## Consegne ed esercizi
(a) Indica se le affermazioni (i), (ii) e (iii) concordano con il brano su Camus e La peste. Per ciascuna rispondi sì o no e cita tra virgolette le parole decisive del brano: (i) La peste risale al 1947; (ii) il romanzo si chiude con la vittoria della scienza sul male; (iii) Camus morì prima di Fausto Coppi.
(b) Prosegui il brano su Camus e La peste dal punto in cui si interrompe.

## Brano proposto

★ ★ ★ ★ ★

“La peste”, il calcio Camus già scrisse tutto
Nell’ultima settimana, La peste di Albert Camus è entrato nella classifica dei dieci libri più venduti in Italia su Amazon, sabato occupava il settimo posto, poi è sceso, e nelle nostre librerie, prima che venissero chiuse dal governo, gli ordini si erano impennati. È un romanzo datato 1947, tanto tempo fa, ma è ritornato di un’attualità straordinaria. Non siamo qui a consigliarvi di leggerlo, se non lo avete mai letto. O meglio: non fatelo se cercate svago dal coronavirus e se siete suggestionabili, è una lettura che può accrescere l’angoscia. Non rileggetelo, se vi sembra di rammentare che la prima volta che l’avevate affrontato, di solito al liceo, terminasse con il lieto fine, con la vittoria della scienza sul male. Non è così.
La chiusura de è gelida: «Rieux (il medico protagonista del racconto, ndr) si ricordava che quell’esultanza era sempre minacciata. Poiché sapeva quel che la folla in festa ignorava e cioè che il bacillo della peste non muore né scompare mai, che può restare per decenni addormentato nei mobili e nella biancheria, che aspetta pazientemente nelle camere da letto, nelle cantine, nelle valigie, nei fazzoletti e nelle
Premio Nobel
carte». Le analogie con l’emergenza coronavirus sono impressionanti, La peste descrive dinamiche identiche: le ironie iniziali, la sottovalutazioni successive, le prime perplessità e paure, il panico e le fughe, i guardianaggi, la reclusione forzata nelle case, il sovraffollamento degli ospedali. È il racconto di un’epidemia a Orano, in
Algeria, una città affacciata sul Mediterraneo, negli anni Quaranta del secolo scorso, quando il Paese africano era una colonia della Francia. Sì, ma perché ne parliamo sulla Gazzetta? Perché il suo autore, Albert Camus, scrittore franco-algerino, nato nel 1913, premio Nobel per la letteratura nel 1957 e morto in un incidente stradale il 4 gennaio 1960, due giorni
dopo la scomparsa di Fausto Coppi, Camus, dicevamo, è stato un portiere di calcio e ha amato il pallone fino al punto di dedicargli un paio di pagine ne La peste stessa, tra la 253 e la 255, nell’edizione Bompiani che abbiamo risfogliato.

★ ★ ★ ★ ★

## Materiale di riferimento
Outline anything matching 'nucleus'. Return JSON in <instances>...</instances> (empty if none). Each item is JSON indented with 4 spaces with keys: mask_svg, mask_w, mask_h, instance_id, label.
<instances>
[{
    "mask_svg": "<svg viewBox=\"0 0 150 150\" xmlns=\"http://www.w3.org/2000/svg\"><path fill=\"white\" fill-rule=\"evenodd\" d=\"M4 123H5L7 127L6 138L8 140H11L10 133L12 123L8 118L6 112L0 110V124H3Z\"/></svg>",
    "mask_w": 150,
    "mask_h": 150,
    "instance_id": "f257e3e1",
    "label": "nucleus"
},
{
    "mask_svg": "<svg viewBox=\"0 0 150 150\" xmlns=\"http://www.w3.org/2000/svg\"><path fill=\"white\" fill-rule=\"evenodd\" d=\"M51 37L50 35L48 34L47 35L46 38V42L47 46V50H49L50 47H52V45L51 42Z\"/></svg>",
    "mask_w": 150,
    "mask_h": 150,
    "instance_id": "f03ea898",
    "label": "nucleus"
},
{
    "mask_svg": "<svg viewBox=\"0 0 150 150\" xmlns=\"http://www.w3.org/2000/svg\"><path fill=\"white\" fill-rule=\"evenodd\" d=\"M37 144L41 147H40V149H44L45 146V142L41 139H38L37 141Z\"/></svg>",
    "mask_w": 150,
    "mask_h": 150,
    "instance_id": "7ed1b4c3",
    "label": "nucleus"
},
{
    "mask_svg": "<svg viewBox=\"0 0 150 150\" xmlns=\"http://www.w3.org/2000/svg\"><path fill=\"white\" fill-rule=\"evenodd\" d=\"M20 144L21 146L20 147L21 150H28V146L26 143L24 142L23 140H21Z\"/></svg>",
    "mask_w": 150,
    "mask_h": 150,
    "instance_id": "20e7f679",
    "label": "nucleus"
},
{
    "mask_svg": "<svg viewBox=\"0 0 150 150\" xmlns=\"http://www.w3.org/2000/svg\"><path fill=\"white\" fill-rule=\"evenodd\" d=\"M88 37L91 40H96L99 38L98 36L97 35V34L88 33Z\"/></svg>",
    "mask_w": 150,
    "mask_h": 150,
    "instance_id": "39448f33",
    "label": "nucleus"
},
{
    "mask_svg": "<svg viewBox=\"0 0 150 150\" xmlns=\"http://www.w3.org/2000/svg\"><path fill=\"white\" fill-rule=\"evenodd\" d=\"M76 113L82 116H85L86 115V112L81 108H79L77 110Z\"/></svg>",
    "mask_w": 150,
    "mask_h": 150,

★ ★ ★ ★ ★

## Esercizi svolti
(a)
(i) Sì: «È un romanzo datato 1947».
(ii) No: «Non è così.»
(iii) No: «morto in un incidente stradale il 4 gennaio 1960, due giorni dopo la scomparsa di Fausto Coppi».

(b)
Camus introduce il pallone nella sua narrazione quando l’epidemia ha raggiunto i picchi di vittime e lo stadio della città è diventato un campo di isolamento per persone in quarantena. Il dottor Rieux, medico della prima linea contro il morbo, va in visita alla struttura, accompagnato da Gonzales, un calciatore della squadra locale che ha accettato di partecipare alla sorveglianza dell’accampamento: «Gonzales – scrive Camus – provava a rievocare l’odore di unguenti negli spogliatoi, le tribune gremite, le maglie dai colori vivaci sul terreno rossiccio, i limoni o la gassosa all’intervallo. (...) Gonzales tirava calci a ogni sasso che incontrava. Cercava di spedirli nei tombini e quando ci riusciva diceva: “Uno a zero”». Parole d’amore per il calcio, struggenti, in un contesto tragico.
Camus, negli anni giovanili, era stato portiere del Racing Universitaire Algeri, il Rua. Un buon portiere, con Ricardo Zamora, il leggendario numero uno spagnolo soprannominato El Divino, come campione di riferimento. Poi si era ammalato di tubercolosi ed era stato costretto a smettere, ma l’amore per «le foot» era rimasto tale. Una volta a Parigi era diventato tifoso del Racing Club de Paris: «Il calcio del Racing è scientifico, loro perdono scientificamente tutte le partite», disse con ironia alla tv francese durante un match al Parco dei Principi. E in un’intervista del 1959, qualche mese prima di morire, lasciò ai posteri una specie di auto-epitaffio: «Il poco di morale che conosco l’ho appresa sui palcoscenici dei teatri e sui campi di calcio, che rimangono le mie vere università».